Rian Johnson had large shoes to fill for the sequel to 2019’s Knives Out, especially regarding its star-studded cast. Part of what made the first film so enthralling was the Thrombey family’s small colony of dysfunctional characters, interacting with each other in such ridiculous and excellent ways it outshone the murder mystery at the film’s centre.
Glass Onion fails to capture that exact atmosphere, though perhaps this is favourable, allowing the film to separately establish itself as something that stands alone, instead of as a sequel trying to fill a relatively large pair of shoes. It’s an independent tale, one connected solely through the return of Daniel Craig’s Benoit Blanc, and harks back to the novels of Agatha Christie where each case is self-contained within its respective novel. Glass Onion is really an equal to Knives Out, not a successor, and going into the film with the expectation it will be a better experience will leave you disappointed. There are of course improvements, but there are also elements too good to change, and a handful of disappointments that could only rear their heads when holding the two films side-by-side.
At the centre of the film lies Craig’s aforementioned gentleman detective, occupying the role with far more ease and confidence than the first outing. With the exception of a key character that shares much of the second act with Blanc, the detective is the star of the show, no longer occupying a backseat role to make way for a different set of eyes through which we experience the mystery. You can tell he’s enjoying the part, sporting several humorously-coloured costumes and snagging some of the film’s best gags. Blanc never feels obstructive to the central mystery, nor out of his league amongst the clues and suspects, a testament to both Johnson’s skill at weaving a detective story and the detective himself with little error or disingenuity. I look forward to the Knives Out franchise’s future, where Craig will undoubtedly continue to build and develop the already excellent Blanc.
With the exception of the smattering of cameos throughout (Hugh Grant is the greatest of them all), the rest of the cast is dedicated to the mystery, five life-long friends, and their companions, to the enigmatic, and at times pretentious, tech billionaire Miles Bron (played by Edward Norton). There are several elements lacking from these guys to be sure, and you’re filled with a sense of longing for the cast of the first throughout the story; Miles and his friends offer a new dynamic, especially in the aftermath of the murder, but it’s not necessarily a good one; they feel too different neither clashing nor gelling with each other as the story progresses.
It feels as though Johnson created each character for a different project, before suddenly deciding they were better off lumped together on a secluded island for Glass Onion. Kathryn Hahn seems to have drawn the shortest straw, and despite attempts to contextualise her relationships through a handful of conversations with Leslie Odom Jr’s Lionel Toussaint, offers nothing, acting solely as another character to doubt and scrutinise. Bautista too, seems wildly out of place, a character with motivations so transparent I would argue he exists solely to justify the inclusion of two items critical to the story. Despite Johnson’s attempts at creating a diverse array of characters, most are painfully two dimensional, occupying space solely to bulk up the suspect list. That being said, Kate Hudson’s Birdie Jay is a scene stealer, and her relationship with her assistant (played delightfully by Jessica Henwick) is great fun, continuously delivering sound punchlines regarding the former’s painfully ignorant stupidity.

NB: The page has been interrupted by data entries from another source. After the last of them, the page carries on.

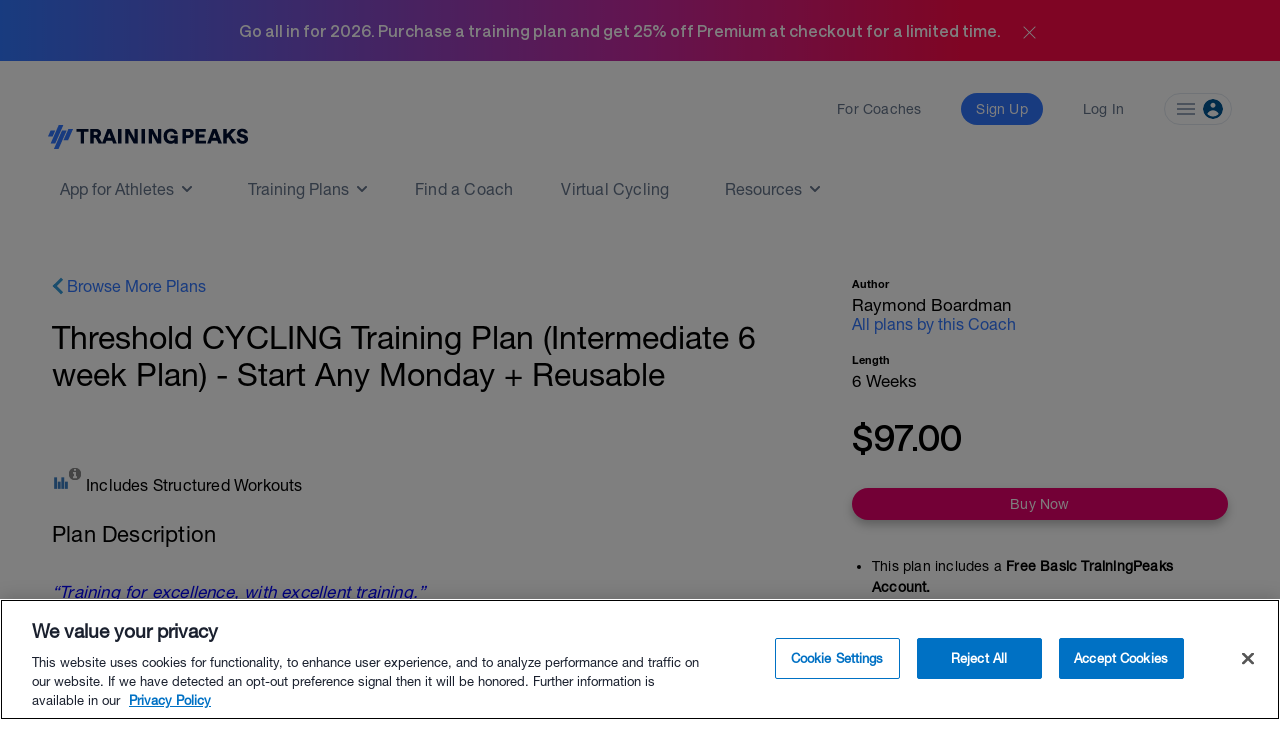

--- FILE ---
content_type: text/javascript
request_url: https://tp-front-end.trainingpeaks.com/pattern-library/v5/js/stencil/pattern-library/event-path-106df723.js
body_size: 94
content:
const n=n=>{let w=n.composedPath&&n.composedPath()||n.path,o=n.target;return null!=w?(w=w.indexOf(window)<0?w.concat([window]):w,w):o===window?[window]:[o].concat(function n(w,o){o=o||[];let t=w.parentNode;return t?n(t,o.concat([t])):o}(o)).concat([window])};export{n as e}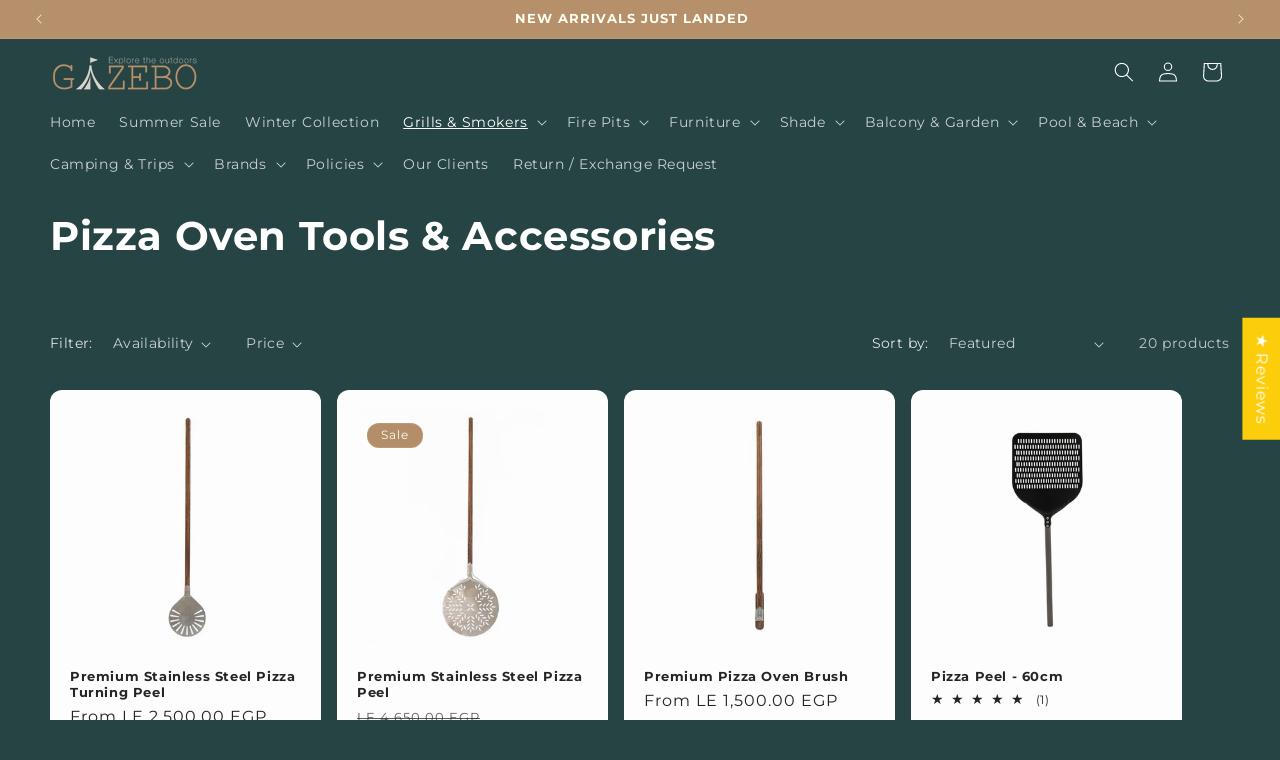

--- FILE ---
content_type: application/x-javascript; charset=utf-8
request_url: https://bundler.nice-team.net/app/shop/status/gazebo-egypt.myshopify.com.js?1768969608
body_size: -362
content:
var bundler_settings_updated='1767523946';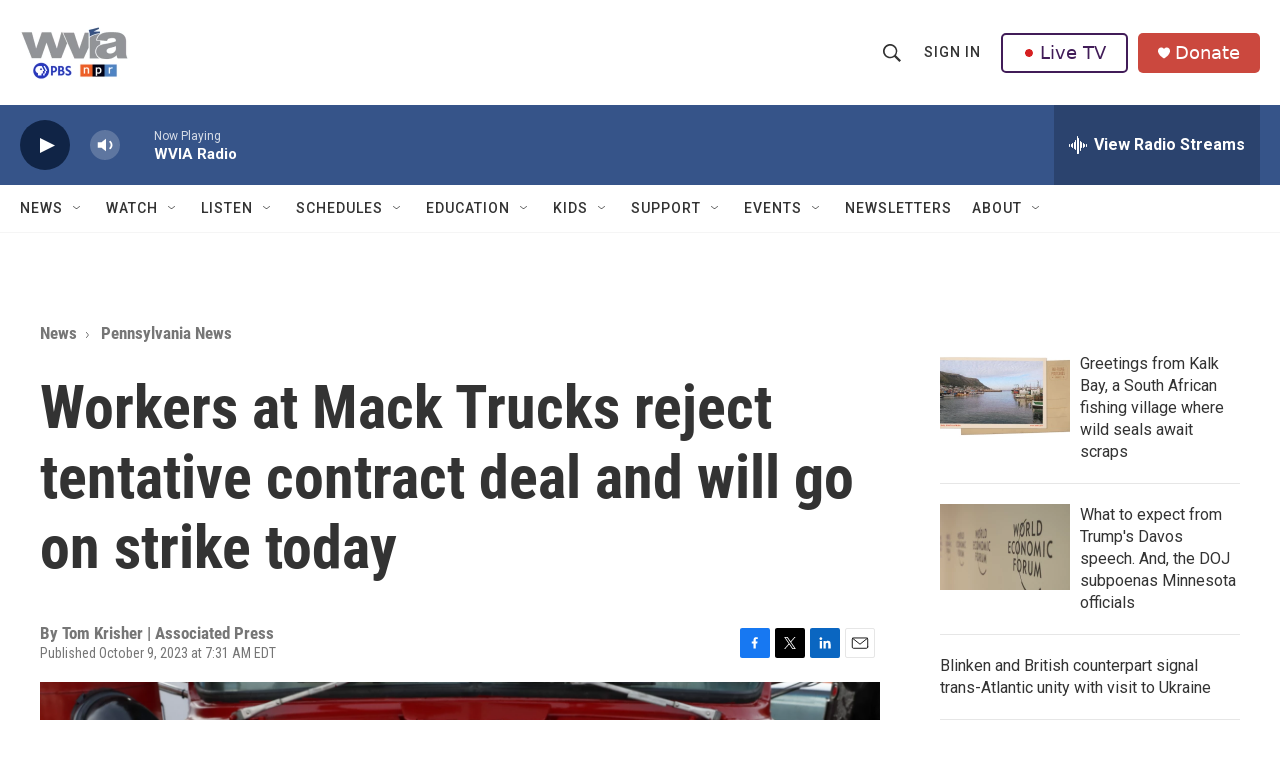

--- FILE ---
content_type: text/html; charset=utf-8
request_url: https://www.google.com/recaptcha/api2/aframe
body_size: 183
content:
<!DOCTYPE HTML><html><head><meta http-equiv="content-type" content="text/html; charset=UTF-8"></head><body><script nonce="Kr9mHWSj5uKY9l9sc-6PlQ">/** Anti-fraud and anti-abuse applications only. See google.com/recaptcha */ try{var clients={'sodar':'https://pagead2.googlesyndication.com/pagead/sodar?'};window.addEventListener("message",function(a){try{if(a.source===window.parent){var b=JSON.parse(a.data);var c=clients[b['id']];if(c){var d=document.createElement('img');d.src=c+b['params']+'&rc='+(localStorage.getItem("rc::a")?sessionStorage.getItem("rc::b"):"");window.document.body.appendChild(d);sessionStorage.setItem("rc::e",parseInt(sessionStorage.getItem("rc::e")||0)+1);localStorage.setItem("rc::h",'1769012997392');}}}catch(b){}});window.parent.postMessage("_grecaptcha_ready", "*");}catch(b){}</script></body></html>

That being said, the story at the centre of the film is magnificent, weaving a far more complicated and exciting narrative than the first outing. It’s a substantially classier affair, even if the viewpoints are limited and the flashbacks infrequent. Gone are the multiple narrators, no longer giving testimonies regarding their whereabouts nor complicating the case with their lies. Blanc does no interviews, nor does he spend time investigating every nook and cranny; he is content to take a backseat, delivering speech after speech whilst his only ally on the island sneaks around to assist him. That character is the star of the show, really, but I struggle to add specificity to my praise without revealing, at least in part, their role in the ordeal. Rest assure you will know exactly who I refer to.
To summarise, Glass Onion is a worthy successor to Knives Out, even if it occupies the role of equal far more than sequel. It’s enjoyable, to say the very least, and delightfully entertaining to say more, taking the murder-mystery back to traditions through the holiday destination and a lengthy amount of twists and turns. It’s grander and flashier, even if the central characters lack the drive that made the first set of suspects so enthralling. Take your cocktail of choice in hand and marvel at Johnson’s Covid-era mystery, though take care to avoid the vast number of red herrings as you put your own sleuthing skills to the test.
Glass Onion will be released on Netflix on December 23rd.